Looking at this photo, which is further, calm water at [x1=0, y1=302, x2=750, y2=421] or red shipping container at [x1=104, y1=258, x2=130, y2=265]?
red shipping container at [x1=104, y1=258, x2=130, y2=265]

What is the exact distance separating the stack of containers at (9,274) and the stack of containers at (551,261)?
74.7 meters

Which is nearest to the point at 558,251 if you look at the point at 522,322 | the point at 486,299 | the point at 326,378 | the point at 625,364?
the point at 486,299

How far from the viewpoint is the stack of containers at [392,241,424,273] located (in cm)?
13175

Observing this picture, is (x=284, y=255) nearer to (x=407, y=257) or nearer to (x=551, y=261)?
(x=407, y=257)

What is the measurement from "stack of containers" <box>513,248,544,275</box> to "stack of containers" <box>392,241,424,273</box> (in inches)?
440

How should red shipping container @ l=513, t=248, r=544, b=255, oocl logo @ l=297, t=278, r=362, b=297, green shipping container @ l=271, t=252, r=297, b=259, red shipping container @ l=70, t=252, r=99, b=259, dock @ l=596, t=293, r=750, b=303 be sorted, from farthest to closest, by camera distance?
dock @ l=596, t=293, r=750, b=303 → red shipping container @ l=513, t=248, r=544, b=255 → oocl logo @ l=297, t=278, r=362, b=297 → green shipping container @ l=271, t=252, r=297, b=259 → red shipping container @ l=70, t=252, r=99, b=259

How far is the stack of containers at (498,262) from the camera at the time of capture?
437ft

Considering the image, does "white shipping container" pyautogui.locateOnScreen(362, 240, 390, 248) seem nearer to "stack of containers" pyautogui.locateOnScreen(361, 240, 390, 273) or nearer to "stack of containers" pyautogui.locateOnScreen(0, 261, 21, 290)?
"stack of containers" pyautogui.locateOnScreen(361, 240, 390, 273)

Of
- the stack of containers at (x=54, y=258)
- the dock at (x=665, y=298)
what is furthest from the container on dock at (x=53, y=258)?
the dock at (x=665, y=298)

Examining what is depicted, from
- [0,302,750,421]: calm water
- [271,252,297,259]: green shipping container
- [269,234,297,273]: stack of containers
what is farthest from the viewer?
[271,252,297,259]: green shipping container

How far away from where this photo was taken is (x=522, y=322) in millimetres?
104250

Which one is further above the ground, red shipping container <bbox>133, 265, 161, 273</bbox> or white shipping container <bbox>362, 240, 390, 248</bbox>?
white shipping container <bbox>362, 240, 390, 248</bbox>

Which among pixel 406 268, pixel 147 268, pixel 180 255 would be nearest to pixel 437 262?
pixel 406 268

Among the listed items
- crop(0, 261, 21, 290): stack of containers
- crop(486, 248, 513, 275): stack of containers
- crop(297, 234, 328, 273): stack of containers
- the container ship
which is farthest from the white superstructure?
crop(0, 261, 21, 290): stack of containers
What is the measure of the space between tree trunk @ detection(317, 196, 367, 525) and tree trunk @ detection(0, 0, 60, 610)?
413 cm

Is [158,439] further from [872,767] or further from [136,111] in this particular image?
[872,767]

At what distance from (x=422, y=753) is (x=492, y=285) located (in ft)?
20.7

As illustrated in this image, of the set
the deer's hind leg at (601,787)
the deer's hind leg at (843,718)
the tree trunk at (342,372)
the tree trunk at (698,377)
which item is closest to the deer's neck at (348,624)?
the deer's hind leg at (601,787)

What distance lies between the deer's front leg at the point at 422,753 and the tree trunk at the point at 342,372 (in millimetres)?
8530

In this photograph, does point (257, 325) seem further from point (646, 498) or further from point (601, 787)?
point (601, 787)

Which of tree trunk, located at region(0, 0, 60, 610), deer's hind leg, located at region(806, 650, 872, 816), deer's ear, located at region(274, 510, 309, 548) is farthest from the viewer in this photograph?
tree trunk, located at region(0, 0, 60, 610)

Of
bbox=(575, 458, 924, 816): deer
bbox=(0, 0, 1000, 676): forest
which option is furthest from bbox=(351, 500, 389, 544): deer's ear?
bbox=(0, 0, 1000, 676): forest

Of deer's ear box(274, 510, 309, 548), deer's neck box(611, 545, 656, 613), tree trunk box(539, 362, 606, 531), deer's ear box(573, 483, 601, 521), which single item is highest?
———
▶ Work to complete:
Copy all of the records above word for word, leaving nothing out.

▶ Output of the task:
Looking at this photo, which is further, calm water at [x1=0, y1=302, x2=750, y2=421] or red shipping container at [x1=104, y1=258, x2=130, y2=265]?
red shipping container at [x1=104, y1=258, x2=130, y2=265]

What is the exact distance separating the stack of containers at (9,274) and the stack of containers at (551,261)?
74.7 meters

Which is nearest to the point at 558,251 if you look at the point at 522,322 | the point at 486,299 | the point at 326,378 | the point at 625,364?
the point at 486,299

How far from the viewpoint is the stack of containers at [392,241,424,273] located (in cm)?
13175

Observing this picture, is (x=284, y=255) nearer to (x=407, y=257) or nearer to (x=551, y=261)?
(x=407, y=257)

What is the measurement from "stack of containers" <box>513,248,544,275</box> to "stack of containers" <box>392,241,424,273</box> (in inches)?
440

How should red shipping container @ l=513, t=248, r=544, b=255, oocl logo @ l=297, t=278, r=362, b=297, green shipping container @ l=271, t=252, r=297, b=259, red shipping container @ l=70, t=252, r=99, b=259, dock @ l=596, t=293, r=750, b=303 be sorted, from farthest to closest, by camera distance?
dock @ l=596, t=293, r=750, b=303 → red shipping container @ l=513, t=248, r=544, b=255 → oocl logo @ l=297, t=278, r=362, b=297 → green shipping container @ l=271, t=252, r=297, b=259 → red shipping container @ l=70, t=252, r=99, b=259

How far is the stack of containers at (498,262) from the camera at the time of capture?
437ft

Considering the image, does "white shipping container" pyautogui.locateOnScreen(362, 240, 390, 248) seem nearer to "stack of containers" pyautogui.locateOnScreen(361, 240, 390, 273) or nearer to "stack of containers" pyautogui.locateOnScreen(0, 261, 21, 290)?
"stack of containers" pyautogui.locateOnScreen(361, 240, 390, 273)

Of
- the stack of containers at (x=54, y=258)
- the dock at (x=665, y=298)
what is furthest from the container on dock at (x=53, y=258)?
the dock at (x=665, y=298)

Examining what is depicted, from
- [0,302,750,421]: calm water
- [271,252,297,259]: green shipping container
- [269,234,297,273]: stack of containers
what is farthest from the viewer?
[271,252,297,259]: green shipping container

How far away from where this photo was taken is (x=522, y=322) in millimetres?
104250

Which one is further above the ground, red shipping container <bbox>133, 265, 161, 273</bbox> or white shipping container <bbox>362, 240, 390, 248</bbox>?
white shipping container <bbox>362, 240, 390, 248</bbox>

Which among pixel 406 268, pixel 147 268, pixel 180 255 would be nearest to pixel 437 262?
pixel 406 268

Among the listed items
- crop(0, 261, 21, 290): stack of containers
- crop(486, 248, 513, 275): stack of containers
- crop(297, 234, 328, 273): stack of containers
- the container ship
which is farthest from the white superstructure?
crop(0, 261, 21, 290): stack of containers
What is the measure of the space between tree trunk @ detection(317, 196, 367, 525) and tree trunk @ detection(0, 0, 60, 610)?
413 cm

Is [158,439] further from [872,767] or further from [136,111] in this particular image?
[872,767]

At what distance from (x=422, y=753) is (x=492, y=285) located (in ft)?
20.7

As illustrated in this image, of the set
the deer's hind leg at (601,787)
the deer's hind leg at (843,718)
the tree trunk at (342,372)
the tree trunk at (698,377)
which item is closest to the deer's neck at (348,624)?
the deer's hind leg at (601,787)

What distance lies between the deer's front leg at the point at 422,753 and the tree trunk at the point at 342,372 (in millimetres)?
8530

In this photograph, does point (257, 325) seem further from point (646, 498) or further from point (601, 787)?
point (601, 787)

Which of tree trunk, located at region(0, 0, 60, 610), deer's hind leg, located at region(806, 650, 872, 816), deer's ear, located at region(274, 510, 309, 548) is farthest from the viewer in this photograph?
tree trunk, located at region(0, 0, 60, 610)

Of
bbox=(575, 458, 924, 816): deer
bbox=(0, 0, 1000, 676): forest
which option is furthest from bbox=(351, 500, 389, 544): deer's ear?
bbox=(0, 0, 1000, 676): forest

Of deer's ear box(274, 510, 309, 548), deer's neck box(611, 545, 656, 613), tree trunk box(539, 362, 606, 531), deer's ear box(573, 483, 601, 521), which single item is highest?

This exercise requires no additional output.